## WHAT THE TASK REQUIRES
Rewrite each of the items below, changing every "white" to "black" and keeping everything else the same. Omit the pictures from your answer.

[Stored dataset items]
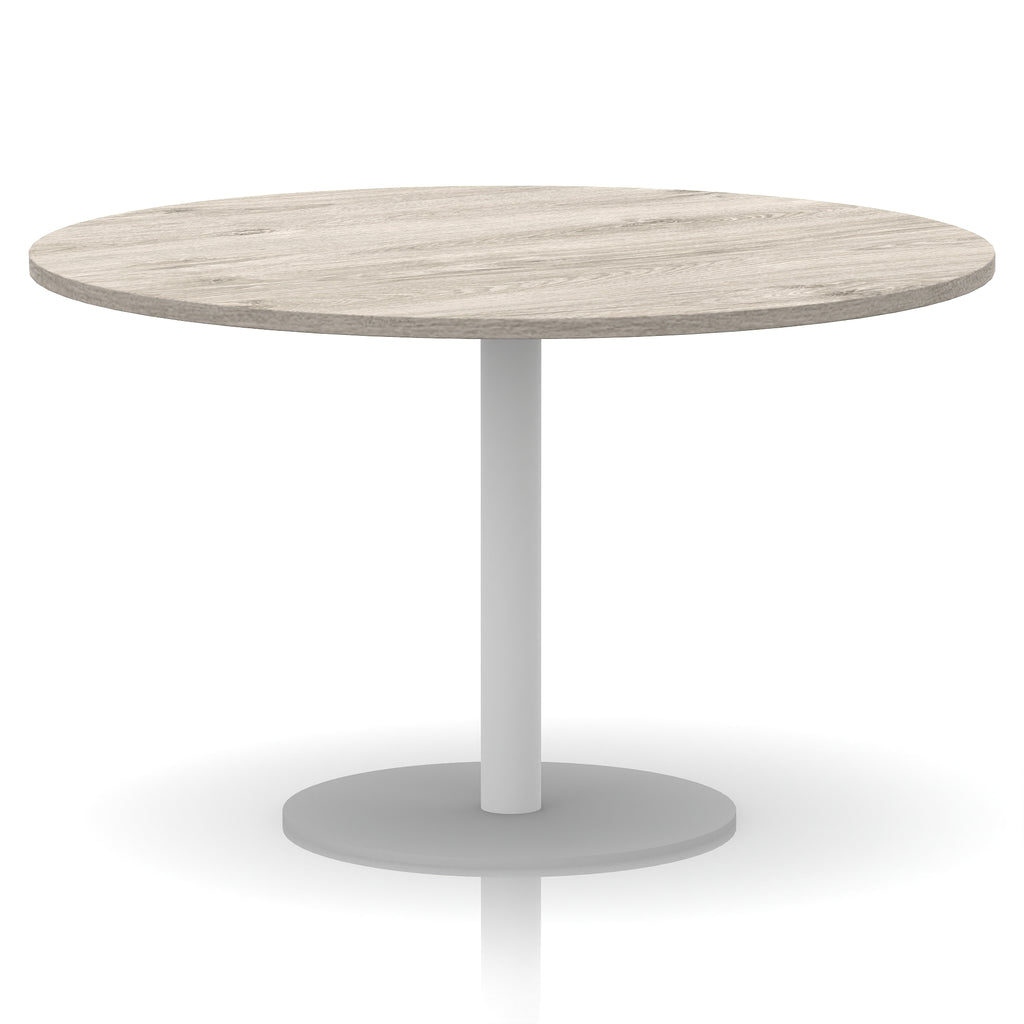 Round table with wood-effect top and white base on a white background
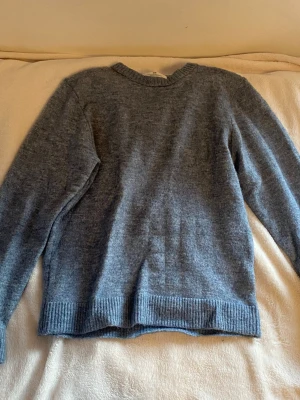Blå stickad tröja från H&M - Mysig blå stickad tröja från H&M med rund halsringning och ribbade muddar vid ärmslut och nederkant. Perfekt för lager på lager och enkel att matcha med olika outfits. Materialet känns mjukt och bekvämt.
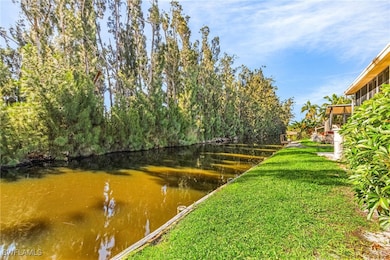View of yard with a water view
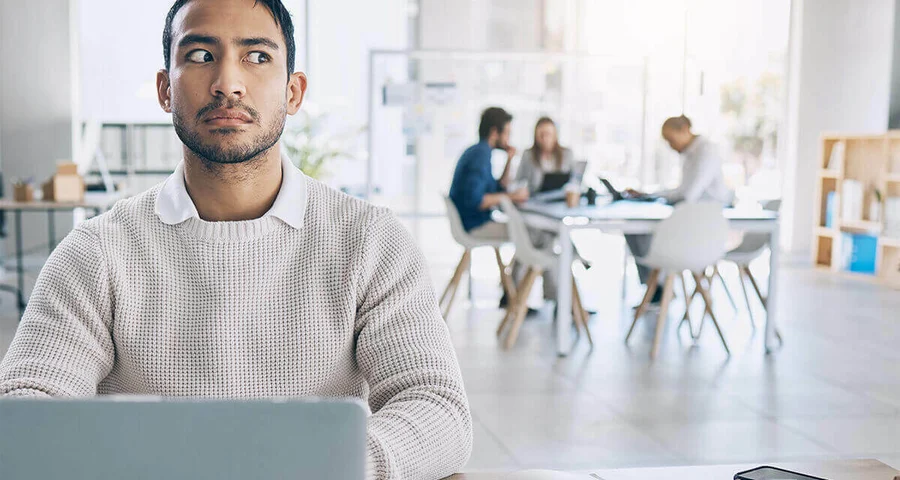 suspicious worker listening to co-workers in a breakroom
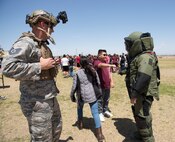 Members of the 56th Civil Engineer Squadron explosive ordnance disposal flight interact with students from L. Thomas Heck Middle School April 20, 2018, in Litchfield Park, Ariz. Together with the 56th Security Forces Squadron, Luke Airmen visited the school to thank them for their efforts in providing care packages for deployed service members and to immerse them, for a brief period of time, in military customs. (U.S. Air Force photo by Senior Airman Ridge Shan)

## OUTPUT FOR THIS EXERCISE
 Round table with wood-effect top and black base on a black background
Blå stickad tröja från H&M - Mysig blå stickad tröja från H&M med rund halsringning och ribbade muddar vid ärmslut och nederkant. Perfekt för lager på lager och enkel att matcha med olika outfits. Materialet känns mjukt och bekvämt.
View of yard with a water view
 suspicious worker listening to co-workers in a breakroom
 Members of the 56th Civil Engineer Squadron explosive ordnance disposal flight interact with students from L. Thomas Heck Middle School April 20, 2018, in Litchfield Park, Ariz. Together with the 56th Security Forces Squadron, Luke Airmen visited the school to thank them for their efforts in providing care packages for deployed service members and to immerse them, for a brief period of time, in military customs. (U.S. Air Force photo by Senior Airman Ridge Shan)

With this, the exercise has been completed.